It is also important that as new equations are being worked out, India does its part in contributing to global development, progress and security. It is already doing this through a variety of policies and initiatives and I highlight some of them for your consideration:
i) We are now a significant provider of official development assistance to other developing countries and a major hub for training and education. Grants and loans extended to our immediate neighbours, even excluding Bhutan and Afghanistan, currently total $10.4 billion, while our commitments to Africa have tripled over their initial $5 billion.
ii) As India’s capacities have grown, we have taken on the role of first responders to HADR situations. Our recent relief operations include the earthquake in Nepal, evacuation in Yemen and South Sudan, hurricane in Fiji, landslide in Sri Lanka and the water crisis in the Maldives.
iii) Afghanistan continues to deserve the special attention of the international community. After completing the Parliament building and the dam in Herat as part of our $2-billion assistance programme, India has made an additional $ 1-billion commitment at the Brussels conference for housing and rehabilitation, irrigation works and training.
iv) Conscious of our responsibility to the safety and security of the Indian Ocean, we have been active in promoting maritime domain awareness, concluding White Shipping Agreements, ensuring coastal surveillance and conducting hydrographic services.
v) We are positive about promoting connectivity and support initiatives, including the trilateral one with Iran and Afghanistan, the International North-South Transit Corridor through Iran, as well as the Trilateral Highway and the BCIM Corridor to our East. This was a subject of our deliberations last year.
Regional groupings are today one of the building blocks of the global order. Their driving force and commonality are perhaps the most obvious of all. India is a founder member of SAARC, an organisation that has been made ineffective due to the insecurity of one member. We hope to partially remedy this through the BBIN sub-regional grouping. It is also our expectation that the current level of enthusiasm among members of BIMSTEC can be channelled towards more far-reaching initiatives. We have been members of Asean-based groupings, including EAS, ARF and ADMM. BRICS and SCO represent a very different facet of our interest and engagement. In recent years, we have sought to engage other regional groupings collectively, among them GCC, Fipic and Celac.

## WHAT YOU WILL DO
Print, word for word, the stretch of the passage on India's global role that begins with the words containing "It is also important" and ends with "initial $5 billion.".

## DATA SUPPLIED
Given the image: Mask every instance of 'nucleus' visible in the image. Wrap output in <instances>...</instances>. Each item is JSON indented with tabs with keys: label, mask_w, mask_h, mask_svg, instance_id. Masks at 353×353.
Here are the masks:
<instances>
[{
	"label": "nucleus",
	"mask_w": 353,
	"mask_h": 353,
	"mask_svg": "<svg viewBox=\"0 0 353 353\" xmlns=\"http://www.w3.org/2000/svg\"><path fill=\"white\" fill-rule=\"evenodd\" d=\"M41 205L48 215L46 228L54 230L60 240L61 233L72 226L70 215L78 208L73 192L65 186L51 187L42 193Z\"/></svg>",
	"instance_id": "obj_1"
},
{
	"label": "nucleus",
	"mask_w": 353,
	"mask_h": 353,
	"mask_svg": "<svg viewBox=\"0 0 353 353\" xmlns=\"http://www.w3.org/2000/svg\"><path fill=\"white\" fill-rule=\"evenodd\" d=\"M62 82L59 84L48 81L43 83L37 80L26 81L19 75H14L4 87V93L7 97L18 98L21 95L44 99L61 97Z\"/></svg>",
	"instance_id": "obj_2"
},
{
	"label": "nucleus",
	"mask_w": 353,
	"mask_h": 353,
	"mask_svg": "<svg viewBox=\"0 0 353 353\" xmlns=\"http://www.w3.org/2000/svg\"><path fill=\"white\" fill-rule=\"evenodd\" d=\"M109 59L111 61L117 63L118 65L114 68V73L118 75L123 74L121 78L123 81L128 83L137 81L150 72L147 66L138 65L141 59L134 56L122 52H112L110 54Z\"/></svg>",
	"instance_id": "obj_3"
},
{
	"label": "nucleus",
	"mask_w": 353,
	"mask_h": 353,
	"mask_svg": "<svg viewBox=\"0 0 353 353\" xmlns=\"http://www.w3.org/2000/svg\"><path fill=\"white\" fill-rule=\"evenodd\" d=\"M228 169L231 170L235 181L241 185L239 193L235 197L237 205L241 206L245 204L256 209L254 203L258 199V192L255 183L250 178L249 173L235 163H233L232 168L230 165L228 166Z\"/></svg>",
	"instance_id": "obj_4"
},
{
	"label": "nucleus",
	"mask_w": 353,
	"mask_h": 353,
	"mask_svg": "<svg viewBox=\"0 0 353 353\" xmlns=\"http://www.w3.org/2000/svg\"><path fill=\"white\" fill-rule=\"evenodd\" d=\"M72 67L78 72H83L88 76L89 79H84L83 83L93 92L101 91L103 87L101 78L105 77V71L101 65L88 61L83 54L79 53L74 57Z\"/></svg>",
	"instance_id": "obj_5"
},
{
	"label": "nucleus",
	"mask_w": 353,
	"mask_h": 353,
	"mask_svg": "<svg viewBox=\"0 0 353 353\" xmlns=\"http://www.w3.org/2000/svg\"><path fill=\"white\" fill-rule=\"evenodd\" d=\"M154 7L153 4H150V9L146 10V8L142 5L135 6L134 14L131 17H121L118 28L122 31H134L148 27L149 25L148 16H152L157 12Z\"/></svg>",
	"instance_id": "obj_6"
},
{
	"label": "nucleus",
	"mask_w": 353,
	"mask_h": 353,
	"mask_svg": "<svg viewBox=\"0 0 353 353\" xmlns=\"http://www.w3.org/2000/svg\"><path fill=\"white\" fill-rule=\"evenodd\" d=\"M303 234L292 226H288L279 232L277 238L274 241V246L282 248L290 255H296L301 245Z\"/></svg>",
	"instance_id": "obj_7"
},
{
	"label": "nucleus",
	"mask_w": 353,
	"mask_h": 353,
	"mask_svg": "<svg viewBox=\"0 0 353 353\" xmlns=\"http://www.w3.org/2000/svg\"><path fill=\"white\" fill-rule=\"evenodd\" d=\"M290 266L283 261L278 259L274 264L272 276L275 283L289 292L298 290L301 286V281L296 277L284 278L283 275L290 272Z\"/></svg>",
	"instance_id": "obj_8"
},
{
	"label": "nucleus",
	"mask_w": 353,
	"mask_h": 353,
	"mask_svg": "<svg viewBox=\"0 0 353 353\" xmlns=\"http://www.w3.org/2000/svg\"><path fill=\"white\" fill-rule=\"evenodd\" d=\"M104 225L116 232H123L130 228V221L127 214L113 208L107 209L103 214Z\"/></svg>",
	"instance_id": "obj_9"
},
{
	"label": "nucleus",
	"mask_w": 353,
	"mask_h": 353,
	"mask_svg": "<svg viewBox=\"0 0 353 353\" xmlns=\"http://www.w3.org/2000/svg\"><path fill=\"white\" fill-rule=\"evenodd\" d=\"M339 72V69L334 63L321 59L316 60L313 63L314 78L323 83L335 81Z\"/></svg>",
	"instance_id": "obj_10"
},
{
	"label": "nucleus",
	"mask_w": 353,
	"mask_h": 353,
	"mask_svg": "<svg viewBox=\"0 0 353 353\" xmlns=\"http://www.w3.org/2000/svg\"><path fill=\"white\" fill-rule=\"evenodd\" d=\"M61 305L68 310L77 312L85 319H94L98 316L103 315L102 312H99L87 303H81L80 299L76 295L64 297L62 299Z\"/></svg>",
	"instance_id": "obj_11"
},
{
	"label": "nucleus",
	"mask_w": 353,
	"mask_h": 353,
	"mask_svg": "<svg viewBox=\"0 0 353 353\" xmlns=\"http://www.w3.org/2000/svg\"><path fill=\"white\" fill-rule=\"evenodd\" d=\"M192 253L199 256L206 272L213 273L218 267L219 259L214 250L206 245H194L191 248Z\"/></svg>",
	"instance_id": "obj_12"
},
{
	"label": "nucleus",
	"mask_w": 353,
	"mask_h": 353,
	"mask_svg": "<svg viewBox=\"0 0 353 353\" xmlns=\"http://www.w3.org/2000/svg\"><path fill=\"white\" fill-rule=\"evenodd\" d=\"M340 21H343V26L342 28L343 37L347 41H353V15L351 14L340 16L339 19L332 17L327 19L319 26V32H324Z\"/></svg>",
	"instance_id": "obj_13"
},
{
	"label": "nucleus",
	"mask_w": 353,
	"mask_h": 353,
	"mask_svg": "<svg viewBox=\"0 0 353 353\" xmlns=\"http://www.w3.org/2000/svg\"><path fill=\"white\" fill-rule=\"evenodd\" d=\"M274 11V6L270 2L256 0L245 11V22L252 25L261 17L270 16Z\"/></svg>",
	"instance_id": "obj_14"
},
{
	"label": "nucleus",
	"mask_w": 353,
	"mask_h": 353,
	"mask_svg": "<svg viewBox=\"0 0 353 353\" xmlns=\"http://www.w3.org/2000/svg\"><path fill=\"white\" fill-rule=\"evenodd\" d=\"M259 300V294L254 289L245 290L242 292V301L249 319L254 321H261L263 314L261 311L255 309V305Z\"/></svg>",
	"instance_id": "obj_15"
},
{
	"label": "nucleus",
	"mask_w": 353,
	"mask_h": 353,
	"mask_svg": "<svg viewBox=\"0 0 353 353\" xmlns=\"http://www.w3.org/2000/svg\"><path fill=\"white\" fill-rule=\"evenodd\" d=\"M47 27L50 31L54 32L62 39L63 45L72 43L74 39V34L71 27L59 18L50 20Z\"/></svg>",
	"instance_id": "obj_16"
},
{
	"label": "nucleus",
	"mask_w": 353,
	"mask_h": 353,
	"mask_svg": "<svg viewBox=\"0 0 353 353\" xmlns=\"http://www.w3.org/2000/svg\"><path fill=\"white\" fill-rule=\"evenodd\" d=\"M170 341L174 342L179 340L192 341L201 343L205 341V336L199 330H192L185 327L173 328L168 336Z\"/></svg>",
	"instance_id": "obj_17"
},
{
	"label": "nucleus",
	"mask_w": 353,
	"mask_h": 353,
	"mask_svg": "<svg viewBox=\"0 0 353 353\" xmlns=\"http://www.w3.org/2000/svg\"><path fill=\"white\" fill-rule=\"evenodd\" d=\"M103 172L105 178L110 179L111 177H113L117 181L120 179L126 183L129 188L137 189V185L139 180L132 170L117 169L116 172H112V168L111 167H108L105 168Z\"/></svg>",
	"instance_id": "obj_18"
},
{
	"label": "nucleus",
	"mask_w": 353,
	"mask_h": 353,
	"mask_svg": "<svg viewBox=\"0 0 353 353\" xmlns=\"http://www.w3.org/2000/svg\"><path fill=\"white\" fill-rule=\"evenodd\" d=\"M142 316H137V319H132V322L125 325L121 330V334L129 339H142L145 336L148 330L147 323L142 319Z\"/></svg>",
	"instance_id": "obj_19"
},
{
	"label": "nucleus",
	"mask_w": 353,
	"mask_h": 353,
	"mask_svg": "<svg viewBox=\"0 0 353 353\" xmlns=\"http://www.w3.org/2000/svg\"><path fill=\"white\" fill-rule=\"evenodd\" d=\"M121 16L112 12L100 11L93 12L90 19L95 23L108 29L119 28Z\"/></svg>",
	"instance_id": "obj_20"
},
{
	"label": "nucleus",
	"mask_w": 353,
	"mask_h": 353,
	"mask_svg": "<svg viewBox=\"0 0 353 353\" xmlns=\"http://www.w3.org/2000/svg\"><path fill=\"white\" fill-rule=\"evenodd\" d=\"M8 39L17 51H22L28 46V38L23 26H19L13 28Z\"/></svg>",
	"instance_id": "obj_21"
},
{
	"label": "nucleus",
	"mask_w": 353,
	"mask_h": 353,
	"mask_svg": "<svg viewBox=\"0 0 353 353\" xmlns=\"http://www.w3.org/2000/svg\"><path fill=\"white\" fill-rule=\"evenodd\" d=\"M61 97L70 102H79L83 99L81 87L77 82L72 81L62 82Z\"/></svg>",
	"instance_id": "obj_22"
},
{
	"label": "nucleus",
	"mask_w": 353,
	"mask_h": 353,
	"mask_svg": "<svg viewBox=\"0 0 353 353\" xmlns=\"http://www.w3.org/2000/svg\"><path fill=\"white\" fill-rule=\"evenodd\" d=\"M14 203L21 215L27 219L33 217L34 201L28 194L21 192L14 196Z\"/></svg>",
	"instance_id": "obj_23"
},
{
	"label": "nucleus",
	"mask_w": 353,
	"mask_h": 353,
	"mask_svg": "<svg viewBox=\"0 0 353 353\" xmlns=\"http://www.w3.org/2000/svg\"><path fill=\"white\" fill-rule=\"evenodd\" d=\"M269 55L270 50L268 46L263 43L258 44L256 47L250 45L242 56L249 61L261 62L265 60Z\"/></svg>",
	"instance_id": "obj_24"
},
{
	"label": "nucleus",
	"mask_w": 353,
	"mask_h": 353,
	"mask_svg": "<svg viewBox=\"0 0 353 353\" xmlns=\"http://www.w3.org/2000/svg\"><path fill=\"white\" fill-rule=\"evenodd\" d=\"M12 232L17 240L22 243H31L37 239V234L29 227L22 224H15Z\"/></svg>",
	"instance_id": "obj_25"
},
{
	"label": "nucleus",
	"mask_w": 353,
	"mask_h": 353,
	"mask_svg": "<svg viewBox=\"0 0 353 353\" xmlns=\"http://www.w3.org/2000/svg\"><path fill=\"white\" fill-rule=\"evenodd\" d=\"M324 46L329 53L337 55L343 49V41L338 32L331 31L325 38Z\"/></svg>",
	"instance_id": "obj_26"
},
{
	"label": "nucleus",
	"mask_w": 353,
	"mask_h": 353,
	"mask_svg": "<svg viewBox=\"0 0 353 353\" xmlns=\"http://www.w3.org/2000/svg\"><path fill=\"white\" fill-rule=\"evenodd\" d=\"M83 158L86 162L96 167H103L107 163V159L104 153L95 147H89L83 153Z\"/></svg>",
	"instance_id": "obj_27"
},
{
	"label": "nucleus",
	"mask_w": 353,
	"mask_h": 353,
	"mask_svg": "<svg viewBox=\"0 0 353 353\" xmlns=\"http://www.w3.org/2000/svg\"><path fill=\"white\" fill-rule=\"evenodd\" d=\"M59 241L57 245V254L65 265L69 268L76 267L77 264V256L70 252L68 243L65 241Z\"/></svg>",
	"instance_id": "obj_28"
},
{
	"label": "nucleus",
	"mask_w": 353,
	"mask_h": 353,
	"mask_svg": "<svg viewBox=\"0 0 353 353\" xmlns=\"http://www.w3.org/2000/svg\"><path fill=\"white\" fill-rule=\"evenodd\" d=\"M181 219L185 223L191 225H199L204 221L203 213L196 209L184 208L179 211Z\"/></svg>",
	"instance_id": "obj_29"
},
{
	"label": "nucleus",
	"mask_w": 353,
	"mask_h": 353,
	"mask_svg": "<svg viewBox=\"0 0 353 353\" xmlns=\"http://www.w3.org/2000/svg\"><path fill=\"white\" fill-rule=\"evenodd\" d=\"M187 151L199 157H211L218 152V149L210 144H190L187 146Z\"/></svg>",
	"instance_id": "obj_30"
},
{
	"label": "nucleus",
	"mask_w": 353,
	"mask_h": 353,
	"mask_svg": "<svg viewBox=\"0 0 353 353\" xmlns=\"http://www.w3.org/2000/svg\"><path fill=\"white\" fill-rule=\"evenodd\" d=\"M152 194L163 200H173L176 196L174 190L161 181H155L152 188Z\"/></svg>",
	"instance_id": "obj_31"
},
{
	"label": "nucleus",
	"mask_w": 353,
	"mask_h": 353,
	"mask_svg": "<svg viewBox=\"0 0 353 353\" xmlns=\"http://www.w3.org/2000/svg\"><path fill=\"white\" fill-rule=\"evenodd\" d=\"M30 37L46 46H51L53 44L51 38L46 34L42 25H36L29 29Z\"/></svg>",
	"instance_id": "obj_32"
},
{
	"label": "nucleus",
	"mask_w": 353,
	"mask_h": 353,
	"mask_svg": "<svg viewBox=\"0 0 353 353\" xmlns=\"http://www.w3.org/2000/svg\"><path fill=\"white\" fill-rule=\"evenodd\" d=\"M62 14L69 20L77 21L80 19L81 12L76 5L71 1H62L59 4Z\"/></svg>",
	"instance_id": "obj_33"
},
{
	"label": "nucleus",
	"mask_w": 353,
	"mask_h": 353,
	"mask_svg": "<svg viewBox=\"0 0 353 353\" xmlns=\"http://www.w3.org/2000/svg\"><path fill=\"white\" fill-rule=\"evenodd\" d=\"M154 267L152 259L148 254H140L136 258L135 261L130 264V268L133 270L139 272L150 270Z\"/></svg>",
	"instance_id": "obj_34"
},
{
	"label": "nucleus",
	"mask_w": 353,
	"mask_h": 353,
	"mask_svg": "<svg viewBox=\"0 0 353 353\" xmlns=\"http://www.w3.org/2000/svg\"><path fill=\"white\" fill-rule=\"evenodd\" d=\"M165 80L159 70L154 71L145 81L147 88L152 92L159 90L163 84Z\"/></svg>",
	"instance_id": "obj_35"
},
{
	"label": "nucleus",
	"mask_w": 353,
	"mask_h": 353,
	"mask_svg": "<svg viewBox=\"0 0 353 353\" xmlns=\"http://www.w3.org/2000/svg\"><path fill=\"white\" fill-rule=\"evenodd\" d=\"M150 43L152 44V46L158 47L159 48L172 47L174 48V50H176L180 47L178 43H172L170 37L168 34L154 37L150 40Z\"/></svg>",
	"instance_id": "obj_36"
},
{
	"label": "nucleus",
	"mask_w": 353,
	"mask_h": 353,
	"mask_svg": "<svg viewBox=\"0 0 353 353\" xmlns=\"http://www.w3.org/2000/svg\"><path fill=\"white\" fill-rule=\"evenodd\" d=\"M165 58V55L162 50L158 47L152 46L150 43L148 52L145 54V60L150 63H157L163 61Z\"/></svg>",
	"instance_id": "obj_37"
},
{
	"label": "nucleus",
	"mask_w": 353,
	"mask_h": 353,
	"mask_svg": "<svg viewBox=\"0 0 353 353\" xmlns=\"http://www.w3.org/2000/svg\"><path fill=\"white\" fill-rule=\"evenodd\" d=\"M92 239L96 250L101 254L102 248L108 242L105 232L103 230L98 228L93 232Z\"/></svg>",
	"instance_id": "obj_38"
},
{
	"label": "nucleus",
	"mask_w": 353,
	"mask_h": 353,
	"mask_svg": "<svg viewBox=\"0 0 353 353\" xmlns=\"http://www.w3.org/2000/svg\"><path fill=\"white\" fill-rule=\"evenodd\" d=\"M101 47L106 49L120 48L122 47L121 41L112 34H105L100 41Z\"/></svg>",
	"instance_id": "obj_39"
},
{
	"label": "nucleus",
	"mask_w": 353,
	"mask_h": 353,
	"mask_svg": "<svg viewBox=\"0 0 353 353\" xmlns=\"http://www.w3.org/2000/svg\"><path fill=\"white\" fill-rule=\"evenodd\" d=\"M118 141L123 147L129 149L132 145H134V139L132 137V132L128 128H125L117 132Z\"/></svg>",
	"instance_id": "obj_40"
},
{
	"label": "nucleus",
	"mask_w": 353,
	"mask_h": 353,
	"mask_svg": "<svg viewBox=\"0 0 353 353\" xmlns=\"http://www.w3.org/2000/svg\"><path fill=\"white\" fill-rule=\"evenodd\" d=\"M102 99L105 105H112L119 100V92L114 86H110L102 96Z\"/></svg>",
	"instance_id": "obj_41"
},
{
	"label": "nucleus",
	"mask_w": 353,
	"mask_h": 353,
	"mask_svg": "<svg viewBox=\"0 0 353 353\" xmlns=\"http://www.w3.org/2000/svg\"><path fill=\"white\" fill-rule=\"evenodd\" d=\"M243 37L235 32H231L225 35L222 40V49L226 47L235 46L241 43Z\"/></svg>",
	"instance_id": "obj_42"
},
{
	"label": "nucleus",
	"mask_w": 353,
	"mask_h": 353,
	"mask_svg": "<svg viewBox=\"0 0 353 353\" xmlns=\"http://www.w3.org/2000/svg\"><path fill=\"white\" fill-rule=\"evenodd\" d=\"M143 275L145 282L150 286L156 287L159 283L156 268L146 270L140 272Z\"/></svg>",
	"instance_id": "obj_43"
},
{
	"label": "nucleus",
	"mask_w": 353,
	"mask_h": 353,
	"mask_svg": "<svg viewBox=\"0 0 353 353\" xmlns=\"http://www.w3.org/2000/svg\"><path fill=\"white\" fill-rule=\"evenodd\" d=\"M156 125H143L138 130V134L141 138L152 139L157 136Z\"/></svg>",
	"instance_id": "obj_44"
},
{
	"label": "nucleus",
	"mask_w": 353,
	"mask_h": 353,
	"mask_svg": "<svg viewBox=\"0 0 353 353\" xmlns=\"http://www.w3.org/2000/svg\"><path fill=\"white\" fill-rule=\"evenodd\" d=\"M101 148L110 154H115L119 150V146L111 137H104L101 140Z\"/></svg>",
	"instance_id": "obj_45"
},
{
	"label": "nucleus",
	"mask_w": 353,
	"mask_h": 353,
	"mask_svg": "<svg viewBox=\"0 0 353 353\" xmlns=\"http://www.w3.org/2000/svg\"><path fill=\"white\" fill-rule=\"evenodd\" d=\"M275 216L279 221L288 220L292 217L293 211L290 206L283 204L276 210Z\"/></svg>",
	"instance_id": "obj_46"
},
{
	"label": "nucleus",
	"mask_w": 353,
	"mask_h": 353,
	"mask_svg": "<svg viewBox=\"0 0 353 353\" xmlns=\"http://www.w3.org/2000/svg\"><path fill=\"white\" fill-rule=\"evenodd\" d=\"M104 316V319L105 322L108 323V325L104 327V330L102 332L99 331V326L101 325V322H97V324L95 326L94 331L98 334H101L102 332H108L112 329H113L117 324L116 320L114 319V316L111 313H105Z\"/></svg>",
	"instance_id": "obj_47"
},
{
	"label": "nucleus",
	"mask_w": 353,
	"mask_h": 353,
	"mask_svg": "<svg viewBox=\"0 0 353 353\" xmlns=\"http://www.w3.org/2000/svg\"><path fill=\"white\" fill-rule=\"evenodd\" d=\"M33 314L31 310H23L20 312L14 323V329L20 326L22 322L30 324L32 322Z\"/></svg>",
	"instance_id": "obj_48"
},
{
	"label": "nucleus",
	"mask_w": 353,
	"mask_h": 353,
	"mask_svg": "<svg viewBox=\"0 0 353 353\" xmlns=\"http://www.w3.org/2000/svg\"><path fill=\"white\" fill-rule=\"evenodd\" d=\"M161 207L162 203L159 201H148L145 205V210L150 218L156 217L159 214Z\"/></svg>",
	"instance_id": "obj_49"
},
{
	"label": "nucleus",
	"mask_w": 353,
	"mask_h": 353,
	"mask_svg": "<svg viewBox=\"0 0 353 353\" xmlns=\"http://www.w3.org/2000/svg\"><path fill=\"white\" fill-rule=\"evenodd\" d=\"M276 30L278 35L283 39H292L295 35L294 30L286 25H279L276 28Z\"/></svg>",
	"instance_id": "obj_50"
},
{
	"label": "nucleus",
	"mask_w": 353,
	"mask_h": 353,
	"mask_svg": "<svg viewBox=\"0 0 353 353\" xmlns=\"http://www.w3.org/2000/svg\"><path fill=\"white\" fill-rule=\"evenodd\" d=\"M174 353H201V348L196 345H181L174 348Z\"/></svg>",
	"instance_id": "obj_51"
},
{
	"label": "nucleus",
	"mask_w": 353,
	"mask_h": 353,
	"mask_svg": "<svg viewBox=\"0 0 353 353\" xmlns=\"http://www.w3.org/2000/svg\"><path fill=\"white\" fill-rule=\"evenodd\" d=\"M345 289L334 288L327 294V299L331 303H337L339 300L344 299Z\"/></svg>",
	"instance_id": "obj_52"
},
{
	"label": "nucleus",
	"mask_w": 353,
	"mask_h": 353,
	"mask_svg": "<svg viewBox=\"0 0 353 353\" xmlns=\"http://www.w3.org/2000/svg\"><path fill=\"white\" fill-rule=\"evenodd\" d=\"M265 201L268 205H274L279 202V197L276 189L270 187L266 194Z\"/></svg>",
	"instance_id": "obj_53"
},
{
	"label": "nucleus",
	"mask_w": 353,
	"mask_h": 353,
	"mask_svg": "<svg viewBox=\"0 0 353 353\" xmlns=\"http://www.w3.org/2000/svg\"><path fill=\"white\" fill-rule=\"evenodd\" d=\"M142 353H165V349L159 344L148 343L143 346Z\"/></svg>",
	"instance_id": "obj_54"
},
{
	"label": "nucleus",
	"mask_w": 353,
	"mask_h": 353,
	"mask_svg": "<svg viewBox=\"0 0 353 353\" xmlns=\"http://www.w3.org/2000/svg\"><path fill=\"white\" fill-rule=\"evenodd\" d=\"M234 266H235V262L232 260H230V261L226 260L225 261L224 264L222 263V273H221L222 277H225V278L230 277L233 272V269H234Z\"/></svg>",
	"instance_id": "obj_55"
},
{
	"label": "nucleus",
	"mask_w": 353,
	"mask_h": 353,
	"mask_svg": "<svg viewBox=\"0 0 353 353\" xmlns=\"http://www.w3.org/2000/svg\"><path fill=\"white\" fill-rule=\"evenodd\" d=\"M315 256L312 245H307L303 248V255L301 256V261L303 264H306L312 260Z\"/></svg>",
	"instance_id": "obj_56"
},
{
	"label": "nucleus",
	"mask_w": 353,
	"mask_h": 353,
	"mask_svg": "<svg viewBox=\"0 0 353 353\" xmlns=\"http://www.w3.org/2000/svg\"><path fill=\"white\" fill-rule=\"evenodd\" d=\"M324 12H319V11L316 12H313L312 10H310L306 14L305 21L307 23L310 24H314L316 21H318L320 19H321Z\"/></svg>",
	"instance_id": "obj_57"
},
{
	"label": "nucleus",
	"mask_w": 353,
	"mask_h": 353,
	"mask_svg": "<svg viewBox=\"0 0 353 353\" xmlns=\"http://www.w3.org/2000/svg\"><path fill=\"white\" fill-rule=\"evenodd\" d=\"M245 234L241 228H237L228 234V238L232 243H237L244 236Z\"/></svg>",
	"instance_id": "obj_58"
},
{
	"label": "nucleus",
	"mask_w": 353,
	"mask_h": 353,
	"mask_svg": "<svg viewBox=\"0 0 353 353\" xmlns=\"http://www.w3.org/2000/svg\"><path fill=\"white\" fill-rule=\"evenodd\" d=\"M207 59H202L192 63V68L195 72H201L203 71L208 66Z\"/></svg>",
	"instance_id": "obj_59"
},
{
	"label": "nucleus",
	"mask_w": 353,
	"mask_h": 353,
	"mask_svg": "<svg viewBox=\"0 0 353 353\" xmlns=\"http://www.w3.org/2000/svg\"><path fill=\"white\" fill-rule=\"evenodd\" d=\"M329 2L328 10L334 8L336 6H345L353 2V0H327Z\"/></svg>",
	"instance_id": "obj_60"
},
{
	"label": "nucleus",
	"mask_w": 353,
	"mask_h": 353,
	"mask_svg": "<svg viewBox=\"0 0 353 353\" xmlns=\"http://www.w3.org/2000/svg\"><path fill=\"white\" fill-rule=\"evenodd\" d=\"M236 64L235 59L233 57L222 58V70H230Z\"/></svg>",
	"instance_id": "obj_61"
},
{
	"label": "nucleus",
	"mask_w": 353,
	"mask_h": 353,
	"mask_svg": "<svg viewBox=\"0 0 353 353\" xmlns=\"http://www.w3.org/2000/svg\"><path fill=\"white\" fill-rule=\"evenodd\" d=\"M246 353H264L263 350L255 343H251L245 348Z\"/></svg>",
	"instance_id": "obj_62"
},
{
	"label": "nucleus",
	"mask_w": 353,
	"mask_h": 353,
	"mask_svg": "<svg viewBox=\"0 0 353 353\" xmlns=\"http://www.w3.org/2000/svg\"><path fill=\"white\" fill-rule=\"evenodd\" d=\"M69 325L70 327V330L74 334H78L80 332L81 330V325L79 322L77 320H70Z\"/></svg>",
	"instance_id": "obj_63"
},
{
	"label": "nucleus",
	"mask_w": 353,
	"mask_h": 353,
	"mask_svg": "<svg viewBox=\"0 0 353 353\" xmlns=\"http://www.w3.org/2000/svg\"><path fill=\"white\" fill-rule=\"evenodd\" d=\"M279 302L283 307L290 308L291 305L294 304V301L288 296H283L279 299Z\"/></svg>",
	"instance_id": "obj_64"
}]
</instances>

## THE REPLY
It is also important that as new equations are being worked out, India does its part in contributing to global development, progress and security. It is already doing this through a variety of policies and initiatives and I highlight some of them for your consideration:
i) We are now a significant provider of official development assistance to other developing countries and a major hub for training and education. Grants and loans extended to our immediate neighbours, even excluding Bhutan and Afghanistan, currently total $10.4 billion, while our commitments to Africa have tripled over their initial $5 billion.